Trecho selecionado:
════════════════

Black Friday: Assine a partir de 1,49/semana
Imagem Blog

Isabela Boscov

Por Coluna Materia seguir SEGUIR Seguindo Materia SEGUINDO
Está sendo lançado, saiu faz tempo? É clássico, é curiosidade? Tanto faz: se passa em alguma tela, está valendo comentar. Este conteúdo é exclusivo para assinantes.

“Game of Thrones”: Estão todos insatisfeitos? Então está tudo certo

Uma fantasia medieval escrita para o presente, GoT terminou defendendo sua melhor tese, a de que o poder exercido como prêmio ou direito é um poder espúrio

Por Isabela Boscov Atualizado em 23 Maio 2019, 19h36 - Publicado em 20 Maio 2019, 18h01

Atenção: Contém Spoilers

Foi um pesadelo ouvir Daenerys discursar para os dothrakis e os Imaculados: entre os cadáveres dos milhares de mortos e sob as cinzas que ainda caíam sobre Porto Real, a rainha falou como se toda aquela destruição fosse a beleza que seu reinado teria a oferecer – não só a Westeros, mas ao mundo, que ela transformaria inteiro com o seu fogo missionário. Foi um custo Jon Snow se convencer do que devia ser feito. Mas, afinal, ele o fez, e se destruiu ao fazê-lo; nunca ele seria capaz de governar por sobre o cadáver de Daenerys. Nem que o permitissem, ele conseguiria. Foi tudo, então, como deveria ser: o dragão derreteu o Trono de Ferro por luto e vingança, mas assegurou assim que esse símbolo de um poder supremo ficasse para sempre fora do alcance dos pretendentes a ele. Encorajados por Tyrion, os sobreviventes das principais famílias de Westeros escolheram como novo governante um indivíduo com capacidade, e sem nenhum carisma – e, portanto, de potencial quase nulo para contagiar as massas com febres populistas. Sansa garantiu a independência do Norte e instaurou os primeiros mecanismos de um necessário sistema de contrapesos e salvaguardas.

Game of Thrones - Final
(HBO/Reprodução)

E Jon Snow, banido para a Patrulha da Noite como forma de dar uma satisfação aos partidários mais fiéis de Daenerys, saiu da história para, finalmente, entrar na vida: além da Muralha, na companhia dos Selvagens, sem fama nem força, ele teve seus dias mais felizes. Jon foi um negociador hábil, capaz de costurar alianças graças à visão política e à reputação de homem justo e incorruptível, mas fugiu sempre das decisões mais duras. Faltou-lhe estômago, sempre, para calcular quanto sacrifício alheio seria aceitável; diante de uma conta como essa, ele todas as vezes fraquejou. Se matou Daenerys, é porque ele, e só ele, pagaria o preço. Na imensidão gelada, aplicando sua visão civilizatória às duríssimas relações humanas locais, ele é muito mais útil do que à frente de Westeros.

════════════════

Dados fornecidos:

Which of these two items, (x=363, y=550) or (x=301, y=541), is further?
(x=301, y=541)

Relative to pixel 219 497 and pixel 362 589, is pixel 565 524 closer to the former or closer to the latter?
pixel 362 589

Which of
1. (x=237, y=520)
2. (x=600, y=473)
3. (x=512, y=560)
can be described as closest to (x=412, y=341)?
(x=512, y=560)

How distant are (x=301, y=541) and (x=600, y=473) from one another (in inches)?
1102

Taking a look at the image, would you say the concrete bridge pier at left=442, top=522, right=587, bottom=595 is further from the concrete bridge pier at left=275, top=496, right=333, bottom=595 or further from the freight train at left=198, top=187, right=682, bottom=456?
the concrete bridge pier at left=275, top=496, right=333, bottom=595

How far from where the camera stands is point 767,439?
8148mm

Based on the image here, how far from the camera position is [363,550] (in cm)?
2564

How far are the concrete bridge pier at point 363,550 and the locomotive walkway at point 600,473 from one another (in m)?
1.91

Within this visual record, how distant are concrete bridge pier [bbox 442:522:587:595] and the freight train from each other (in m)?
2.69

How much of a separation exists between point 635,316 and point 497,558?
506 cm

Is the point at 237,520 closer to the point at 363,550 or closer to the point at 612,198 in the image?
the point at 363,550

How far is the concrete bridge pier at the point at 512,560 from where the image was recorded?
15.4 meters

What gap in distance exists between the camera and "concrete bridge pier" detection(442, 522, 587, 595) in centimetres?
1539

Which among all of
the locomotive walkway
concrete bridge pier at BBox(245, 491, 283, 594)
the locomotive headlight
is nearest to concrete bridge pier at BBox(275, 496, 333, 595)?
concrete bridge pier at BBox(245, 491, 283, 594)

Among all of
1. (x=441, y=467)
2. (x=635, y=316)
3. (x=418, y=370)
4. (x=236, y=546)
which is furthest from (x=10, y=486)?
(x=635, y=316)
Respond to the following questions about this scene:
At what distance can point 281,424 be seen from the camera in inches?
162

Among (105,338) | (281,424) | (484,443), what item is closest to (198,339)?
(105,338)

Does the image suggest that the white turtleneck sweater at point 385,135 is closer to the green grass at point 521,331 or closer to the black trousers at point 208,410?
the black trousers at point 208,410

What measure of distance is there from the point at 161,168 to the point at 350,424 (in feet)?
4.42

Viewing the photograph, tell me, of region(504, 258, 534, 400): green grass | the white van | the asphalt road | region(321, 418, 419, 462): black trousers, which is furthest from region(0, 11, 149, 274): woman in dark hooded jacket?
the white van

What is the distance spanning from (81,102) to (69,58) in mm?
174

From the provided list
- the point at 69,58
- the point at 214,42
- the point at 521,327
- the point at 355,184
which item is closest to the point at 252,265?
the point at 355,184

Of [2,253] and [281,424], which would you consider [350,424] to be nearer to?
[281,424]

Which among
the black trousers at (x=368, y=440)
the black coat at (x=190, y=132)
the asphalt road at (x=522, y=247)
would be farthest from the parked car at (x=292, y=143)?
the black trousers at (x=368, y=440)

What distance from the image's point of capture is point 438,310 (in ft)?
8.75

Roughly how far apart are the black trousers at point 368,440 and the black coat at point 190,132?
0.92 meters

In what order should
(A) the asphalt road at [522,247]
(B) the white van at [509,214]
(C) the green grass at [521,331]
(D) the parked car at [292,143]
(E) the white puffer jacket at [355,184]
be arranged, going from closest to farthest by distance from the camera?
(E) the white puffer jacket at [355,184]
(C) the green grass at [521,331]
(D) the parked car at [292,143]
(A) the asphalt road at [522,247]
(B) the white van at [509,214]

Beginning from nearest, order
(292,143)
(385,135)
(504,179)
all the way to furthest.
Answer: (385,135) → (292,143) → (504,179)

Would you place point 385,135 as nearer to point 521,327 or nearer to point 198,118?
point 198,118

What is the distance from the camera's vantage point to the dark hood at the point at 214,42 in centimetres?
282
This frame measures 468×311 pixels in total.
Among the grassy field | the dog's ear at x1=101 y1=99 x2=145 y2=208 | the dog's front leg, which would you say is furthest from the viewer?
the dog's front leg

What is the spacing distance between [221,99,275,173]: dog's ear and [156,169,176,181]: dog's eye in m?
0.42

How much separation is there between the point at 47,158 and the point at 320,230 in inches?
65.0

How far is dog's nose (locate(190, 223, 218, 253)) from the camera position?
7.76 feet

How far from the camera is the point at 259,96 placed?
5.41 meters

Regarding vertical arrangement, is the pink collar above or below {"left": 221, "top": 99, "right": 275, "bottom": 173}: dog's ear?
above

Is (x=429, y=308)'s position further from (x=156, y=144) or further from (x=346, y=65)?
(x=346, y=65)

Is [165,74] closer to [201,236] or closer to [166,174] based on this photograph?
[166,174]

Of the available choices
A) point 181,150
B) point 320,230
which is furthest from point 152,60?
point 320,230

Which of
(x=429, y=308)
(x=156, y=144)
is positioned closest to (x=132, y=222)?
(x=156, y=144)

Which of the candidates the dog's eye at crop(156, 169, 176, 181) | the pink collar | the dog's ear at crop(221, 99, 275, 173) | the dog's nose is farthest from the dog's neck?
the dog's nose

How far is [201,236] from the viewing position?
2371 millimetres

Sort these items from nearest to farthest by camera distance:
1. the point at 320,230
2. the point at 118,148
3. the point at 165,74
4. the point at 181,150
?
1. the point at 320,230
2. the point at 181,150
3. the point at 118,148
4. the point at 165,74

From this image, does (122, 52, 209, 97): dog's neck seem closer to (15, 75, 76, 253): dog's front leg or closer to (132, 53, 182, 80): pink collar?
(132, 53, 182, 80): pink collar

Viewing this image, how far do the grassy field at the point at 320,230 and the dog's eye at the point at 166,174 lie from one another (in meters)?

════════════════

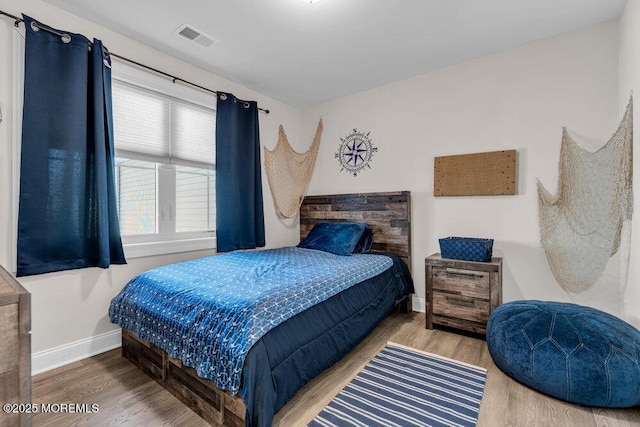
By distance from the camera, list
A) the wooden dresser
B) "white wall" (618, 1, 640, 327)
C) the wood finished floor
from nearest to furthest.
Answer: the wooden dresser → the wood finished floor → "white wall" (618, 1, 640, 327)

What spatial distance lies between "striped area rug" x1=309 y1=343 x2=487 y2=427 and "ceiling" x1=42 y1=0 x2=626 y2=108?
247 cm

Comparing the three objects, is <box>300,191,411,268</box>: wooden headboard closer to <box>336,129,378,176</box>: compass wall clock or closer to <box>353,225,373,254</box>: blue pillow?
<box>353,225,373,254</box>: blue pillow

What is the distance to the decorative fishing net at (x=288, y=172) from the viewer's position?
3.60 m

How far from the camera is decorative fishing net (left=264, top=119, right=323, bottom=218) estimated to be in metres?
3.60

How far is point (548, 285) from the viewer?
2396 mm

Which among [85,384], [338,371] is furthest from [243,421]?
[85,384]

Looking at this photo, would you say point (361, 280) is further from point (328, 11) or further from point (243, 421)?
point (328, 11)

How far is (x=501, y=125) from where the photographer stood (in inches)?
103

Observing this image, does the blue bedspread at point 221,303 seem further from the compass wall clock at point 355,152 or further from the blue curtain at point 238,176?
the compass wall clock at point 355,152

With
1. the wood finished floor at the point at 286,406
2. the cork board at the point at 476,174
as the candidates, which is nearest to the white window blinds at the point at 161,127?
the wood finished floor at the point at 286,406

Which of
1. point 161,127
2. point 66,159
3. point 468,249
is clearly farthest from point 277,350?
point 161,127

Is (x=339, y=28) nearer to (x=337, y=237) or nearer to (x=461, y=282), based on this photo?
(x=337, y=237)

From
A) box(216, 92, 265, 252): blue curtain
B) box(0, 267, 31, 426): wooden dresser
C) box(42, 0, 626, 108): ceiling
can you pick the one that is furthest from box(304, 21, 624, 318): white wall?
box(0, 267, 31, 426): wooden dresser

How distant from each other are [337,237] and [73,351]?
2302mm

════════════════

Problema proposto: No trecho sobre o final de "Game of Thrones", por que motivos o dragão derreteu o Trono de Ferro? Os dados não têm relação com o trecho.

Solução da tarefa: Por luto e vingança.